In my experience the power of the sub makes it possible to locate it in the room, specifically on my left side (HT use). Probably because of some pressurization. I was thinking in the future that adding a second sub in another location would fix that nicely, and an SMS-1 or upcoming SVS audyssey in that set up would help get better overall room response (than colocation).

Any thoughts?

kw...........


----------



## Ed Mullen (Jul 28, 2006)

kwtoxman said:


> Interesting suggestion Ed. For me I have a pb12+/2 in a 3200 ^ft room that is open resulting in a large 5300 ^ft or so. I've placed the sub nearfield to maximize the output after trying various locations. The sub is calibrated with a house curve using an ART351 EQ. It goes loud (max about 109 db uncorrected at 30 Hz) but not to reference levels.
> 
> In my experience the power of the sub makes it possible to locate it in the room, specifically on my left side (HT use). Probably because of some pressurization. I was thinking in the future that adding a second sub in another location would fix that nicely, and an SMS-1 or upcoming SVS audyssey in that set up would help get better overall room response (than colocation).
> 
> ...


While opinions vary, I rarely favor nearfield placement because of the increased potential for localization and difficulty in phasing the subwoofer with the front stage speakers over the crossover bandwidth. 
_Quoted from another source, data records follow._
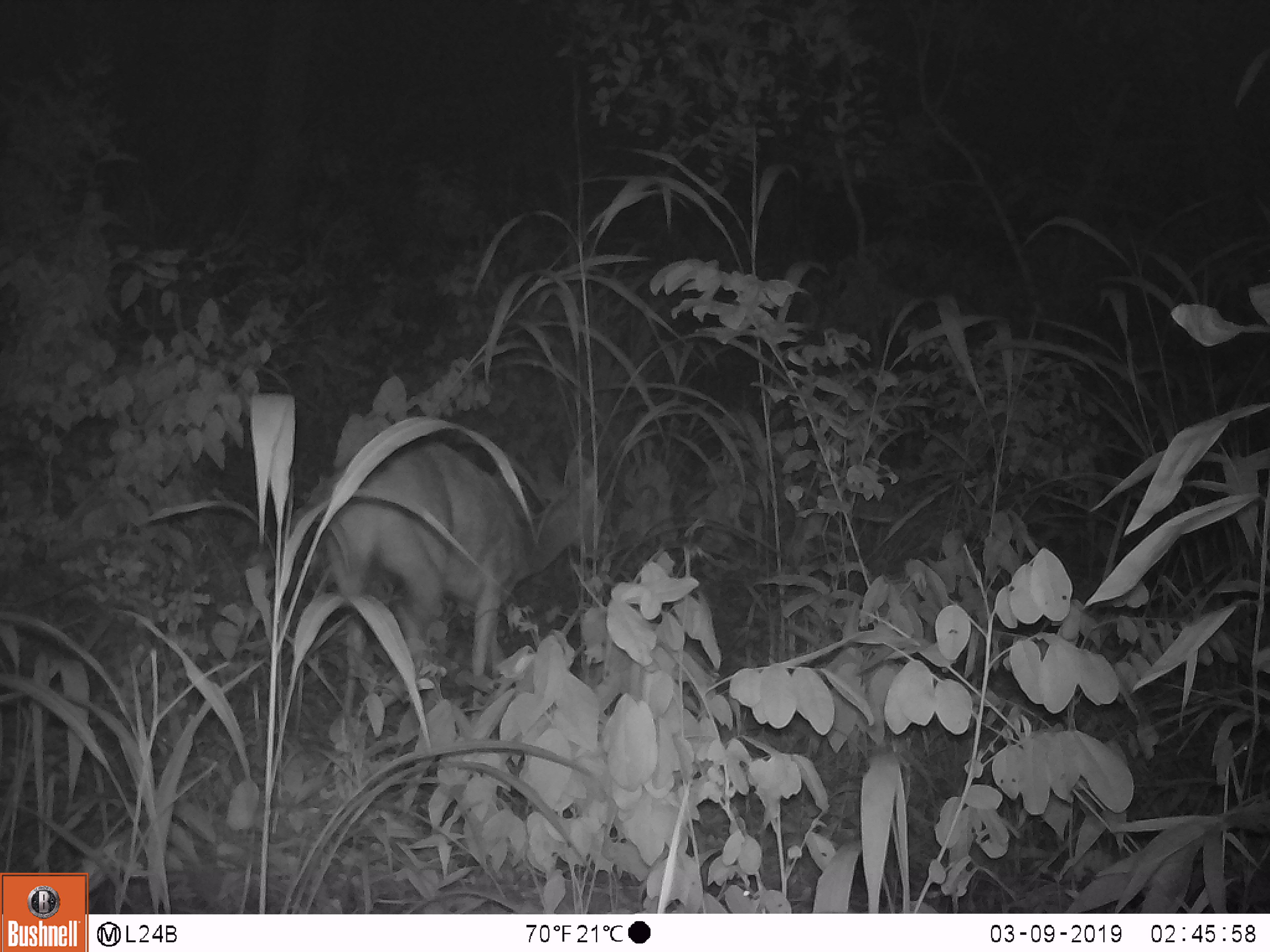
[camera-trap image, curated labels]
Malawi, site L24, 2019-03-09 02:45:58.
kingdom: Animalia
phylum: Chordata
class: Mammalia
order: Artiodactyla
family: Bovidae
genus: Redunca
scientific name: Redunca arundinum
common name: southern reedbuck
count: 1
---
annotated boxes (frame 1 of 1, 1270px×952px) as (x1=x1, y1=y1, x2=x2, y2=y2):
southern reedbuck: (x1=322, y1=405, x2=620, y2=760)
I prefer duals on the front stage, flanking the center channel and between the mains. You'll still get the benefit of colocation, they generally deal more effectively with room modes when configured this way, localization is a non-issue, and phasing over the XO bandwidth is much easier. 
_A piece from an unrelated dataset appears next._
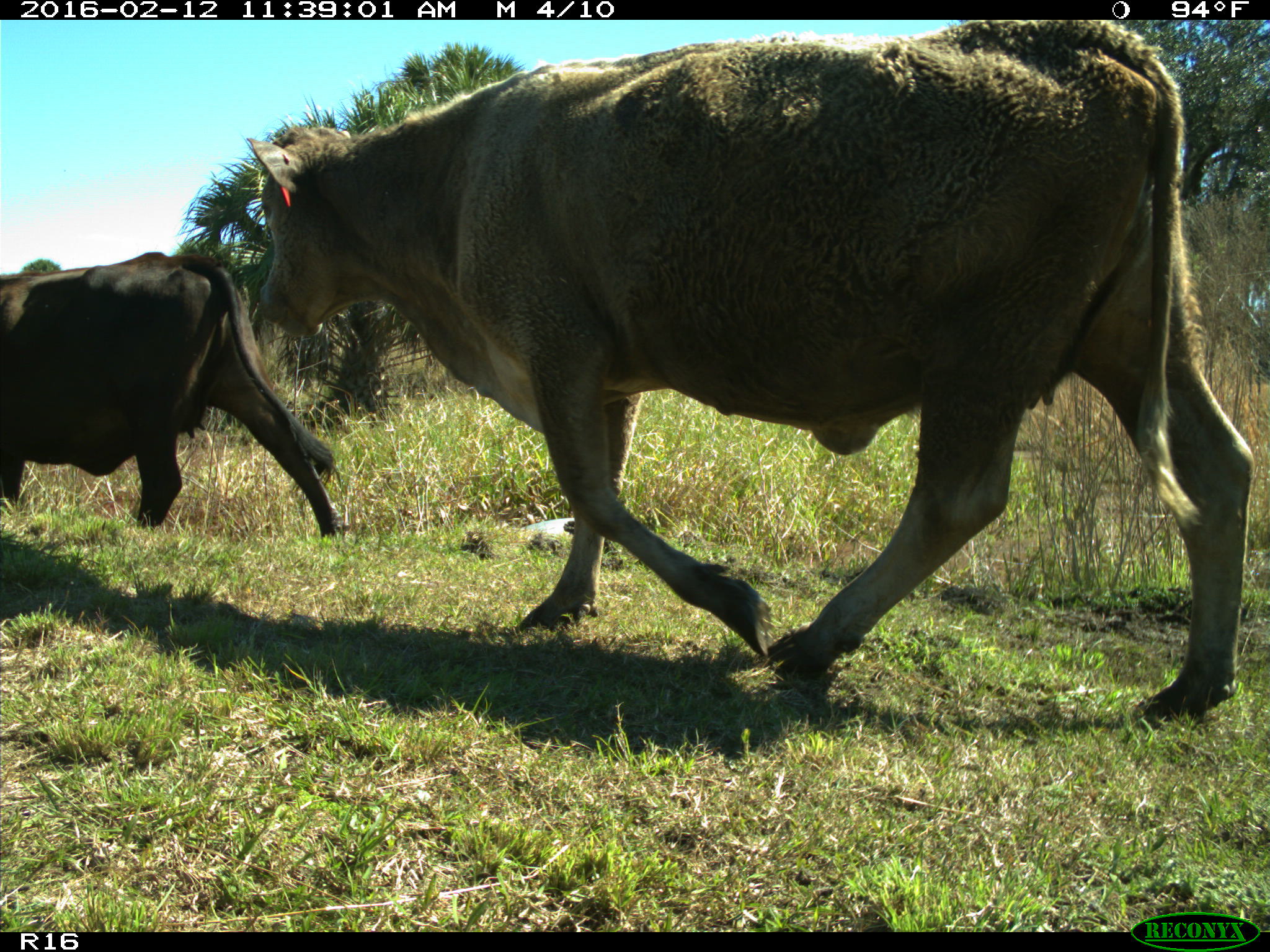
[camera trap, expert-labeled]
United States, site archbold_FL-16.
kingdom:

Naturally a measurement system like REW and a PEQ like the FBQ 2496 can work wonders. 

BTW, 109 dB peaks (c-weighted fast) from a Plus/2 nearfield seems low; go through your processor and DVD player and make sure you don't have any limiters enabled or the LFE channel attenuated, etc.


----------



## Guest (May 25, 2007)

Ed Mullen said:


> While opinions vary, I rarely favor nearfield placement because of the increased potential for localization and difficulty in phasing the subwoofer with the front stage speakers over the crossover bandwidth.
> 
> I prefer duals on the front stage, flanking the center channel and between the mains. You'll still get the benefit of colocation, they generally deal more effectively with room modes when configured this way, localization is a non-issue, and phasing over the XO bandwidth is much easier.
> 
> ...


Thanks for the input. I checked my receiver over thoroughly when setting it up. Did it again and it seems fine.

I did check my receiver regarding the LFE bug that many have and it seems to do it right (boost it 10dB; it has the LFE 0dB and LFE -10dB option, set a zero as per recommendations). I run DD or DTS. 

Having played with it too much, test tones, movie passages, etc., the max I can (tried just now again) is about 108 dB max uncorrected (c weighted fast), 1 port plugged 20 Hz setting (12.3 drivers), sub 4 ft to the left of the seating position. I can push up the receiver SW level or gain on the SW, and it doesn't add to the output, and takes away from bass quality (compression I guess). What I really like about the +/2 is that I've never heard anyone who has bottomed it out (it doesn't appear probable in the 20 and 25 Hz tune). 

If I defeat the parametric EQ I can get another 6dB from room resonances , but it's too boomy for my tastes. :scratchhead:

Because most people under-sub for their room, I always recommend with caveats people get as much output as they can afford. A NSD12 isn't going to cut it in 4000^ft. Better to get the output over an incremental SQ improvement from an upgraded driver for HT. 

Sorry for going a bit OT.

kw.......


----------